Only the lines from the one containing "Viewing the image, is" through the last line below should be written out, exactly and with both ends kept.

EXTRACTED INFORMATION =>
┄┄┄┄┄┄

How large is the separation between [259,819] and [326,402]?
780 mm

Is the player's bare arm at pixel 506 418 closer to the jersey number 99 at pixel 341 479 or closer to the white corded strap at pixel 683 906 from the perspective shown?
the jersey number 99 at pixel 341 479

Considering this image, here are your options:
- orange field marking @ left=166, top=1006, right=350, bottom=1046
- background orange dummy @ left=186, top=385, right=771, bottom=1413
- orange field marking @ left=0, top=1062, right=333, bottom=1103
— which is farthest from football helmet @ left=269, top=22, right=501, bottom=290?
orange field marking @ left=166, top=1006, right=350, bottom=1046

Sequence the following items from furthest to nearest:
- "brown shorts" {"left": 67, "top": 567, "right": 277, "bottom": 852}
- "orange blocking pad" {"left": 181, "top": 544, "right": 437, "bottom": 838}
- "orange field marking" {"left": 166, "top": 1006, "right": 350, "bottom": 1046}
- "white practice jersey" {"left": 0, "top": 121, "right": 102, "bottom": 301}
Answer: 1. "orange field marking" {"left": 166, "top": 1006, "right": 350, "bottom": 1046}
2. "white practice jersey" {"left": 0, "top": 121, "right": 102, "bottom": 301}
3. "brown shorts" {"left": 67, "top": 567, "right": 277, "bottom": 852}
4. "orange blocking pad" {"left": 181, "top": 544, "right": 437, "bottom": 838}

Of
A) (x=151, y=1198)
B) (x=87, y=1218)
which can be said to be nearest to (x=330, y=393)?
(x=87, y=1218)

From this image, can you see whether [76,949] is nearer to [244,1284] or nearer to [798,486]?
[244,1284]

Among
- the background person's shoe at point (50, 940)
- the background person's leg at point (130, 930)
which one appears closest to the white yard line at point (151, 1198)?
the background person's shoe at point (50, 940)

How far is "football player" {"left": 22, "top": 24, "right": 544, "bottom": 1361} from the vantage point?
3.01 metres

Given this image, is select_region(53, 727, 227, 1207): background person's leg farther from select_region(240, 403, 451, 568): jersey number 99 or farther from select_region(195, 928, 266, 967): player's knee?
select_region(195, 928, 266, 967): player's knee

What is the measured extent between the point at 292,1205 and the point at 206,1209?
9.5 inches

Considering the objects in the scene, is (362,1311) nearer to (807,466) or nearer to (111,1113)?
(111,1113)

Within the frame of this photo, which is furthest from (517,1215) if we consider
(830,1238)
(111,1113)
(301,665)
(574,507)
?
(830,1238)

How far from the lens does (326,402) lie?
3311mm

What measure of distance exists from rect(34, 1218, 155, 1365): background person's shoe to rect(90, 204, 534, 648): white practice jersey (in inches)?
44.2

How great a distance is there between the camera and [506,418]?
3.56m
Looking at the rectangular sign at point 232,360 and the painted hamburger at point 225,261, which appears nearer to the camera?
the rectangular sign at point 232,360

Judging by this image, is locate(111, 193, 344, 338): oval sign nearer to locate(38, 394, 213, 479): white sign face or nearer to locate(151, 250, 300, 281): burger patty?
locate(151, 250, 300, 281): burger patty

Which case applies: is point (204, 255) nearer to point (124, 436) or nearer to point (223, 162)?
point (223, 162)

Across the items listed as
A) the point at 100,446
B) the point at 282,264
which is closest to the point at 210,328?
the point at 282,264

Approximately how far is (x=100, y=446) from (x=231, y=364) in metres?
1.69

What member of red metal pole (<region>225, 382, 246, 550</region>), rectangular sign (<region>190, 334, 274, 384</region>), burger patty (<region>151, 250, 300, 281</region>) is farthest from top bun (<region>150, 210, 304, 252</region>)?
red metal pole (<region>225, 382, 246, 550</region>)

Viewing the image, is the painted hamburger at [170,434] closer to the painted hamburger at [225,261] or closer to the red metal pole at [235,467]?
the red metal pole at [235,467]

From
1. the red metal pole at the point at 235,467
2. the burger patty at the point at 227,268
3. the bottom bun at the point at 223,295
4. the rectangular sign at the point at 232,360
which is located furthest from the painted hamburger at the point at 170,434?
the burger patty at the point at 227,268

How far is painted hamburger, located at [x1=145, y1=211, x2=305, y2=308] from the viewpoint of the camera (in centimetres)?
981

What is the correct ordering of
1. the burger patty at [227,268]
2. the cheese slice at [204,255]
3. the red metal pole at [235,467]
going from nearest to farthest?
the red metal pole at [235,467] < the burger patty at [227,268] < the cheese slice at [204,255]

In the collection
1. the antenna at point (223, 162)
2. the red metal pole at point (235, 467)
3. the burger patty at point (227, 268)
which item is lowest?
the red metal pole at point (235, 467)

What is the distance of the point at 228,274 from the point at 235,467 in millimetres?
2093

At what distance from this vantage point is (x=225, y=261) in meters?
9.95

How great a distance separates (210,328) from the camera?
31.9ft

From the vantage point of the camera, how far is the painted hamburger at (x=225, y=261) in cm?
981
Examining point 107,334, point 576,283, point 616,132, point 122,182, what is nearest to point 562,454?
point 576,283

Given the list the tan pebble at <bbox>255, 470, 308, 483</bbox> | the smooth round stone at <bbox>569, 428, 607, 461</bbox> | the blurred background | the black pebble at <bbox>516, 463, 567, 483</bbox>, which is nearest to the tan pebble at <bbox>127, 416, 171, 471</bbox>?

┄┄┄┄┄┄

EXERCISE RESPONSE =>
Viewing the image, is the painted hamburger at [170,434] closer to the painted hamburger at [225,261] or closer to the red metal pole at [235,467]?
the red metal pole at [235,467]

From
1. the red metal pole at the point at 235,467
2. the burger patty at the point at 227,268
3. the bottom bun at the point at 223,295
4. the rectangular sign at the point at 232,360
which is located furthest from the painted hamburger at the point at 170,434?
the burger patty at the point at 227,268

How far is painted hamburger, located at [x1=145, y1=211, x2=305, y2=308] from the viewpoint of the camera (in centimetres)?
981

What is the correct ordering of
1. the burger patty at [227,268]
2. the cheese slice at [204,255]
3. the red metal pole at [235,467]
going from nearest to farthest?
the red metal pole at [235,467] < the burger patty at [227,268] < the cheese slice at [204,255]

In the collection
1. the antenna at point (223, 162)
2. the red metal pole at point (235, 467)
3. the burger patty at point (227, 268)
which item is lowest?
the red metal pole at point (235, 467)

What is the distance of the point at 228,274 from the point at 235,467 in millimetres?
2093

At what distance from this vantage point is (x=225, y=261) in meters?
9.95

How great a distance separates (210,328) from the camera?
31.9ft

From the vantage point of the camera, how far is the painted hamburger at (x=225, y=261) in cm?
981
Examining point 107,334, point 576,283, point 616,132, point 122,182, what is nearest to point 562,454?
point 576,283

Given the list the tan pebble at <bbox>255, 470, 308, 483</bbox> | the smooth round stone at <bbox>569, 428, 607, 461</bbox> | the blurred background | the black pebble at <bbox>516, 463, 567, 483</bbox>, which is nearest to the tan pebble at <bbox>127, 416, 171, 471</bbox>?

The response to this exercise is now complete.